Counter protest held in response to pro-Nazi march in February
Indirect threats: Bulgarian Nazis determined to save ‘Lukov March’ https://t.co/bhnkNjauLY pic.twitter.com/X8Kna22Eqg— The Sofia Globe (@TheSofiaGlobe) February 3, 2018
Anti-Nazi march in Sofia
On 17th February 2018, counter protesters marched under the slogans “No to Nazis on our Streets” and “No to a Fortress Europe”. The march was a counter protest to the Lukov March that usually takes place in February to commemorate a pro-Nazi Bulgarian general who led the pro-Nazi Germany Union of Bulgarian National Legions from the 1930s until his assassination in February 1943.
Many condemned the Lukov March, including the Bulgarian Ministry of Foreign Affairs who declared that any act glorifying Nazi ideology is “absolutely unacceptable”. An international petition against the Lukov March gathered more than 178,000 signatures. Despite the petition and protests against the demonstration, the march still took place on 17th February, with Antifa Bulgaria emphasising the link between Lukov and the Third Reich.
The Sofia Globe reported that Sofia Mayor Yordanka Fandukova attempted to ban the march, but the ban was overturned by the Supreme Administrative Court. Every year the march has proceeded with a heavy police presence.

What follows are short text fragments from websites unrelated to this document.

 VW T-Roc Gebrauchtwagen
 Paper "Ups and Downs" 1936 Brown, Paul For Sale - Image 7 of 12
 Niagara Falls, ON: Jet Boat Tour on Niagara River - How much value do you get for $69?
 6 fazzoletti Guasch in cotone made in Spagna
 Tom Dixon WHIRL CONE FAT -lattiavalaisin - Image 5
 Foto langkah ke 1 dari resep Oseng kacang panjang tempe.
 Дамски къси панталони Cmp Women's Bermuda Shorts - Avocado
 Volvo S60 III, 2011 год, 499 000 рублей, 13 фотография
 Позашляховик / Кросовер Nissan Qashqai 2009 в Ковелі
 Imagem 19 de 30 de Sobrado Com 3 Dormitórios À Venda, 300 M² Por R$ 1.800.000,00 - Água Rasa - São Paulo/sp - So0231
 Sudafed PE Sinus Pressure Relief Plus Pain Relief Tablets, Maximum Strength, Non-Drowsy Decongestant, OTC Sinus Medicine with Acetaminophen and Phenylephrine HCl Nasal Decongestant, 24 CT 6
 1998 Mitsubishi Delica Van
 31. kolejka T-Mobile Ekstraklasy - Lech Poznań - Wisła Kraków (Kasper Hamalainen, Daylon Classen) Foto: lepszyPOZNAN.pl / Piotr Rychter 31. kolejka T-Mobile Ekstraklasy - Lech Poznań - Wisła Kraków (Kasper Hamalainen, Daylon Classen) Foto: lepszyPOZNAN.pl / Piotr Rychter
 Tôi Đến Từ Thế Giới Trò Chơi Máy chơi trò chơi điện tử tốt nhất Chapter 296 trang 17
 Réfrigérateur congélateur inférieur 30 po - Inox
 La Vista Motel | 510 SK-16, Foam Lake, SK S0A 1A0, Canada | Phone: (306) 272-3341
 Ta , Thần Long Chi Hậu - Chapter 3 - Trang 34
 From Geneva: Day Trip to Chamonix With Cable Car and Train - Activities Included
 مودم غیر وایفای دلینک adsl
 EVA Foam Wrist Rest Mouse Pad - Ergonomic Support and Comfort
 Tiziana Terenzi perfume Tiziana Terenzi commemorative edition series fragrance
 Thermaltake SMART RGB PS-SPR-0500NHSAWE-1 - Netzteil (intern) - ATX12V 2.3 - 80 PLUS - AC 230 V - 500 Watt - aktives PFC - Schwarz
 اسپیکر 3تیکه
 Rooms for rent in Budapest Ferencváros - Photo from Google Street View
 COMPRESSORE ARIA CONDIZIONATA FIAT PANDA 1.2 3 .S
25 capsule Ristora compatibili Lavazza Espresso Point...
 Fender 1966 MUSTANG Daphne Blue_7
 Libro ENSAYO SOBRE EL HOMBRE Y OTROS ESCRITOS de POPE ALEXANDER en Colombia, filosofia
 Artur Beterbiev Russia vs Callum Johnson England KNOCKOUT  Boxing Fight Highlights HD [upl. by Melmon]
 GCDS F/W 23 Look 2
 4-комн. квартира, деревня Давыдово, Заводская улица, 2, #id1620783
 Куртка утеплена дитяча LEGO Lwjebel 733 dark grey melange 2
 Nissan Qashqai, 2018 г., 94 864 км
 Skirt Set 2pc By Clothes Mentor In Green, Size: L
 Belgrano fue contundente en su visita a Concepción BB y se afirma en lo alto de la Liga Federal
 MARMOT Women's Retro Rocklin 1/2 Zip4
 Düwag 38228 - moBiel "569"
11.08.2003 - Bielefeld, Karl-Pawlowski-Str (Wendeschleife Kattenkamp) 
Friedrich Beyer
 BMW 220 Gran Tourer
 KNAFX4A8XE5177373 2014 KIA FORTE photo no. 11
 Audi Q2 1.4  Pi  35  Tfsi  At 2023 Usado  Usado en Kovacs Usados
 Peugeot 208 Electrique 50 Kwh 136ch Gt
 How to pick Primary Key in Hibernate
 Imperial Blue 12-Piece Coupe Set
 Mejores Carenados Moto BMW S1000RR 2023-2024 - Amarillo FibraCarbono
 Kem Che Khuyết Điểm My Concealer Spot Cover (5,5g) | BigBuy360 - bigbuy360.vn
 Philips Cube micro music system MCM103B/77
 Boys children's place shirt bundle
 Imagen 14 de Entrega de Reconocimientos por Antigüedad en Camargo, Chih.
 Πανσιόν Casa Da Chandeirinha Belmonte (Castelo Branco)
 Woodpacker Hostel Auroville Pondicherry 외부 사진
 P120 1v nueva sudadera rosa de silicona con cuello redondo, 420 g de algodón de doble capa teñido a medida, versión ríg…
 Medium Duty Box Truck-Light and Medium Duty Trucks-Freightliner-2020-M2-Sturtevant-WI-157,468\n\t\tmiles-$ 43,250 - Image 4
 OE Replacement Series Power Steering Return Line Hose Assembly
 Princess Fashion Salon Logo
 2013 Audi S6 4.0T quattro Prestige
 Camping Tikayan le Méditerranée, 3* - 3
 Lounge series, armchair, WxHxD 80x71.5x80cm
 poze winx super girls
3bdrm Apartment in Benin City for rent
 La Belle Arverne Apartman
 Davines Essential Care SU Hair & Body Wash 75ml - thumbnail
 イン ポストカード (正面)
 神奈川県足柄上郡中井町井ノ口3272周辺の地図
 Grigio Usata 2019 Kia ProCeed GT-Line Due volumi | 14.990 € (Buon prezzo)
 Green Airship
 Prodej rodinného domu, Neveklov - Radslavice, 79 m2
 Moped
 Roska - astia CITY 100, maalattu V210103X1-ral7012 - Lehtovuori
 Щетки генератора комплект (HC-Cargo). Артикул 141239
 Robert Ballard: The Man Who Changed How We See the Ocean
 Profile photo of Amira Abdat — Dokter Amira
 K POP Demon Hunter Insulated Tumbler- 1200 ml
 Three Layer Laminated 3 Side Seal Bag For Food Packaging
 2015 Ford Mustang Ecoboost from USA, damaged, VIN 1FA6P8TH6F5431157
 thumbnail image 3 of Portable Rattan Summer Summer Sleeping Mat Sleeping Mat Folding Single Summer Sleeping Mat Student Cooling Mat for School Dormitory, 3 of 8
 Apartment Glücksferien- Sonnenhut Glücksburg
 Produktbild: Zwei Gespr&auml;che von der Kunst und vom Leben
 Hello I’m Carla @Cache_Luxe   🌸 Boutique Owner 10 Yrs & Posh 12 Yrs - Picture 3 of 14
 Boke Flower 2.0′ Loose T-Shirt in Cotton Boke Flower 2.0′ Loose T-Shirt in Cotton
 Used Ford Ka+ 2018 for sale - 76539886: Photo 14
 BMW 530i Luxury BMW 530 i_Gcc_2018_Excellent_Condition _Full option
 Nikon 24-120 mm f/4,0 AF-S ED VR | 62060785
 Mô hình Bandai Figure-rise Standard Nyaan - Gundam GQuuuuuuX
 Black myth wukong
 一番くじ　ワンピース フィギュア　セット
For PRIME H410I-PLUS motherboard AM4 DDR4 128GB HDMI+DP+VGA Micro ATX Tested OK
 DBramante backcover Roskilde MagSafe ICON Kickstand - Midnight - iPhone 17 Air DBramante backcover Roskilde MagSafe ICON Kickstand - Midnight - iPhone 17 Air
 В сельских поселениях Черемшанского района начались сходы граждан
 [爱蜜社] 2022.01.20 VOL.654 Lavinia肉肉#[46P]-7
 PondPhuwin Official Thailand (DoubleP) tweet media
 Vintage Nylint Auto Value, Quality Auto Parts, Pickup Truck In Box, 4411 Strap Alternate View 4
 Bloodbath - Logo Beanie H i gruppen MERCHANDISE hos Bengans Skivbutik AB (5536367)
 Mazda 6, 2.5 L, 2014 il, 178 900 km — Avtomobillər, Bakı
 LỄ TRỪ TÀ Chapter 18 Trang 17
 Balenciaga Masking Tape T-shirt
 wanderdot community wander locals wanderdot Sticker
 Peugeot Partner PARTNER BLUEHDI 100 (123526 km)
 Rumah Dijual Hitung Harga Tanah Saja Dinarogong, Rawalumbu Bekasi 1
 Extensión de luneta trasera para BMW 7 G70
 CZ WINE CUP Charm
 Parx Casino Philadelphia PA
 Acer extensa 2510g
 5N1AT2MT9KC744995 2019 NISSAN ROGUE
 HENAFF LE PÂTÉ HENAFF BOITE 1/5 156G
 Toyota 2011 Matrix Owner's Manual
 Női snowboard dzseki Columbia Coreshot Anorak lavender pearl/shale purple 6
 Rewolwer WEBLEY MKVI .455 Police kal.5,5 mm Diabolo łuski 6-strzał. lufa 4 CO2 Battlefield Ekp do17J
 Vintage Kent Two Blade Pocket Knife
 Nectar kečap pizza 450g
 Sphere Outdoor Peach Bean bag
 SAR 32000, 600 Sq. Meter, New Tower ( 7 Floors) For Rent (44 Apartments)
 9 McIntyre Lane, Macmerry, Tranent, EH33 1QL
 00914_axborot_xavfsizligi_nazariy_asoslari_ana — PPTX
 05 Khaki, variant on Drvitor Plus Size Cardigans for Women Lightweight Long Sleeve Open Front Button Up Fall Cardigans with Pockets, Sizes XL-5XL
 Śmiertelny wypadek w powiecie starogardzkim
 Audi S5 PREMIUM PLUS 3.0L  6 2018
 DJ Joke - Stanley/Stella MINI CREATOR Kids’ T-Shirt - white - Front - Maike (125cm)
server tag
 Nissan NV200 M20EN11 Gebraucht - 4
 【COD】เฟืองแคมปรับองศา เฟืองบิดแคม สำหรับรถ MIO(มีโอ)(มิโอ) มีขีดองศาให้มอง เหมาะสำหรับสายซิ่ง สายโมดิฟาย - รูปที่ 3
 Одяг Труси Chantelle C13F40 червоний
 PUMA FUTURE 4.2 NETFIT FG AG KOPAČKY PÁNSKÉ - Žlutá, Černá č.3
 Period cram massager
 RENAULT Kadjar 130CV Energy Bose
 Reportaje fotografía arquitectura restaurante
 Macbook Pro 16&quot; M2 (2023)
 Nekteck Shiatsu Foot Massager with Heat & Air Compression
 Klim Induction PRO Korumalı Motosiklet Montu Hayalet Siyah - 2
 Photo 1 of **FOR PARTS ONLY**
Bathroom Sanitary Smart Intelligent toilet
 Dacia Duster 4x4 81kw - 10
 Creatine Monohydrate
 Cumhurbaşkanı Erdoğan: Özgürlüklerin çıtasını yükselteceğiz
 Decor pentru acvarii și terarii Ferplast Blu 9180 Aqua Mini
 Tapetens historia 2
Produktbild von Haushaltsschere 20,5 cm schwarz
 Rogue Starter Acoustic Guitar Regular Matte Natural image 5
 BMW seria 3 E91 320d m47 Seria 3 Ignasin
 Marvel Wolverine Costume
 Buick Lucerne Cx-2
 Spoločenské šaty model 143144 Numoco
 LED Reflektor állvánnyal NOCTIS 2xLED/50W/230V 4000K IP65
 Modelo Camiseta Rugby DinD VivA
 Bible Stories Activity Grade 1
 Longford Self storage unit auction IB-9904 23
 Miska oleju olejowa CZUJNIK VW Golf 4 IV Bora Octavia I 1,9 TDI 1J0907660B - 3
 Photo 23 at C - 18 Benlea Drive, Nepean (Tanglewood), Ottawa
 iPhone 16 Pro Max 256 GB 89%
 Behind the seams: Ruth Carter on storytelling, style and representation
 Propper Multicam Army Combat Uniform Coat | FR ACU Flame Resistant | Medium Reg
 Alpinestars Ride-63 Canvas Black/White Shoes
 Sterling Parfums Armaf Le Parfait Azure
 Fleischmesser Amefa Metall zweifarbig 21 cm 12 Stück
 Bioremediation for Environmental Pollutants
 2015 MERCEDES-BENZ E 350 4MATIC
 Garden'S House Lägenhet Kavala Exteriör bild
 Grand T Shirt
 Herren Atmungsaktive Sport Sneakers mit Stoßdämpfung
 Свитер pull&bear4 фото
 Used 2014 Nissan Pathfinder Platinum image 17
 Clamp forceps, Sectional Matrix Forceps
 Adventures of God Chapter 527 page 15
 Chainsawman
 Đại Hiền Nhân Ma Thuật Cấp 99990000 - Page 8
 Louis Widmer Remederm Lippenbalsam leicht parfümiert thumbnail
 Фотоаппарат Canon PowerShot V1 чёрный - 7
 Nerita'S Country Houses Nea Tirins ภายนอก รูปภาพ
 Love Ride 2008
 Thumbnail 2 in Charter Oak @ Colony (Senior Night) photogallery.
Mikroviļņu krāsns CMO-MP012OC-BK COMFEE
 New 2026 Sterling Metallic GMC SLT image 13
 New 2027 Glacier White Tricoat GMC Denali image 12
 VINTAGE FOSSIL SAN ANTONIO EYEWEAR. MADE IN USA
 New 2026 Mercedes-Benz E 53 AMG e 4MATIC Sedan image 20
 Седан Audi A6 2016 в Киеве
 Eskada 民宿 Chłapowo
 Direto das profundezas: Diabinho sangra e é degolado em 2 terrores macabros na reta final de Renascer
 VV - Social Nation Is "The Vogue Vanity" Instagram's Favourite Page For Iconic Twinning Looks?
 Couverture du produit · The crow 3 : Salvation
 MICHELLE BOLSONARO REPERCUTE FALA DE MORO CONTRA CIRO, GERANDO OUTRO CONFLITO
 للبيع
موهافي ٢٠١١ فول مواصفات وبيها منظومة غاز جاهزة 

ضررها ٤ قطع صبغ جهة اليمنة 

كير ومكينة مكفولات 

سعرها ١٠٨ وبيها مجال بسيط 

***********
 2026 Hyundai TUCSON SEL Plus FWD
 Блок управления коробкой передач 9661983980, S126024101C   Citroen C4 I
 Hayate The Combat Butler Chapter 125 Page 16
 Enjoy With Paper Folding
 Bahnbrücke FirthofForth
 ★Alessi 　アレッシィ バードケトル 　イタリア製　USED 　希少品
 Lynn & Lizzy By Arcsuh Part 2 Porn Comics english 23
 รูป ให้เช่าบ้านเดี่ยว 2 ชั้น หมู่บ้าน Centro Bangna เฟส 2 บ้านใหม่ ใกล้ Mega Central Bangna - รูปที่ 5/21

Prison staff in Bulgaria protest
On 10th March 2018, the Trade Union of Employees in Prisons in Bulgaria announced a large protest over low wages and an insufficient number of personnel. Several similar protests took place in December 2017 and January of this year, prior to the start of the Bulgarian EU Presidency. In their open letter to the government, the protesters asked for a 20 percent salary increase and the hiring of more staff in the prisons.
The 2018 Media Literacy index of the Open Society Institute in Sofia says Balkan countries are the most susceptible in Europe to 'fake' news – owing to their highly controlled media, low educational levels and low levels of trust in society. https://t.co/Y1csB4hlpt pic.twitter.com/DN3EfswFYx— Bulgarian Helsinki Committee (@bg_helsinki) March 30, 2018
In March 2018, Open Society Institute – Sofia released the Media Literacy Index for 2018. According to this edition of the Index, Bulgaria ranks 30th out of 35 countries, the same ranking as last year. This Index examined countries' level of resilience in handling and responding to the 'fake news' phenomenon.
The EU should take a clear stand against anti-Roma hatred in Bulgaria https://t.co/oh33up45wX— EURACTIV (@EURACTIV) April 12, 2018
On 10th and 17th March, 2018, the Amalipe Centre for Interethnic Dialog and Tolerance from Veliko Tirnovo, Bulgaria organised two, one-day seminars focused on developing volunteer efforts to address issues facing Roma communities. The Centre works with hundreds of volunteers across the country to develop activities such as information campaigns, early marriages prevention, campaigns to improve health culture, support for education and local school activities, among others. The issues facing Roma communities in Bulgaria are often in the media spotlight, which can often lead to stereotypes and harmful speech. Such volunteer initiatives aim to combat negativity towards the Roma community in the public space and build bridges between ethnic groups in the country.